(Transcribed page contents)
□ □ □ □

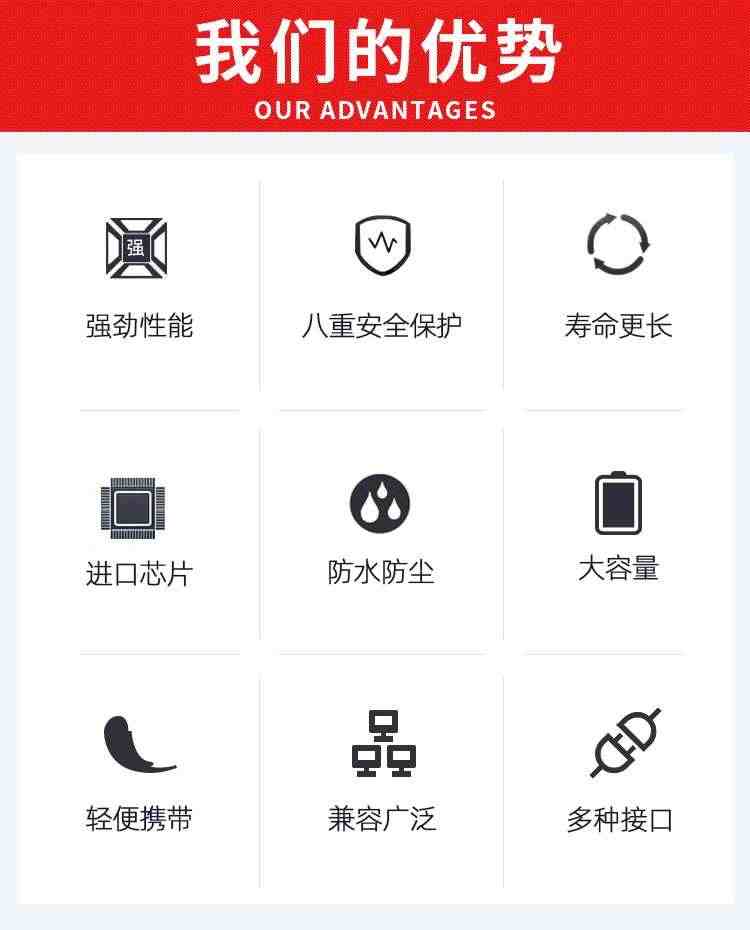 我们的优势
OUR ADVANTAGES

强

强劲性能

八重安全保护

寿命更长

进口芯片

防水防尘

大容量

轻便携带

兼容广泛

多种接口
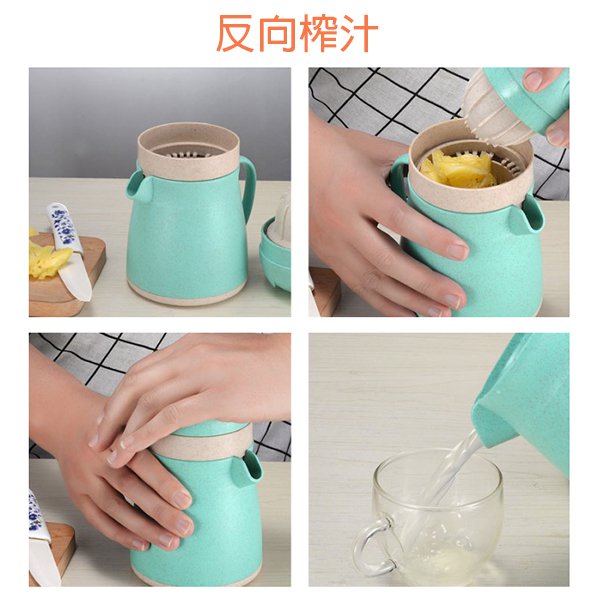 反向榨汁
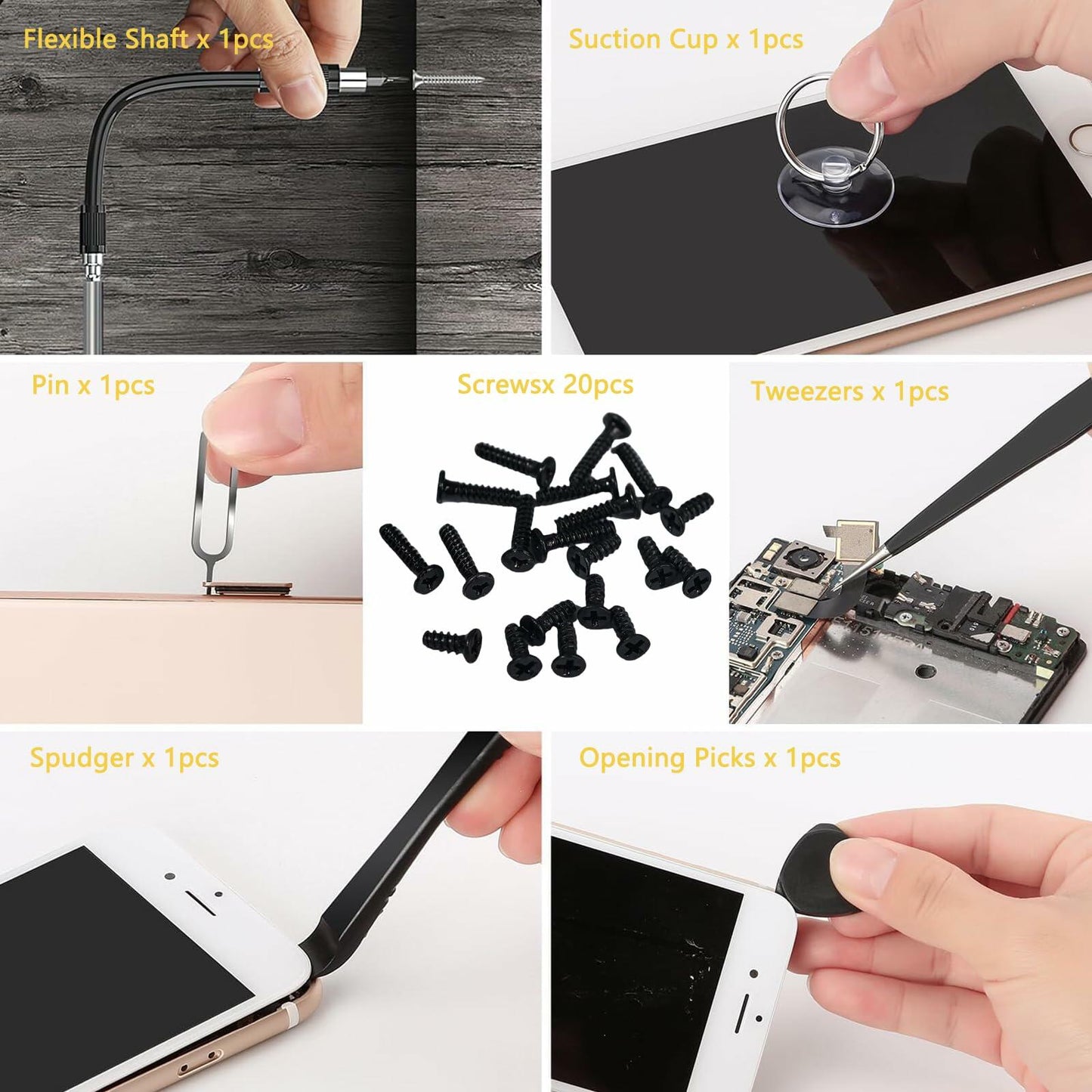 Flexible Shaft x 1pcs

Suction Cup x 1pcs

Pin x 1pcs

Screwsx 20pcs

Tweezers x 1pcs

Spudger x 1pcs

Opening Picks x 1pcs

□ □ □ □

- **Exercise brief**:
A word-for-word transcription of the entries above, free of images, is what is wanted.

- **Problem solution**:
 我们的优势
OUR ADVANTAGES

强

强劲性能

八重安全保护

寿命更长

进口芯片

防水防尘

大容量

轻便携带

兼容广泛

多种接口
 反向榨汁
 Flexible Shaft x 1pcs

Suction Cup x 1pcs

Pin x 1pcs

Screwsx 20pcs

Tweezers x 1pcs

Spudger x 1pcs

Opening Picks x 1pcs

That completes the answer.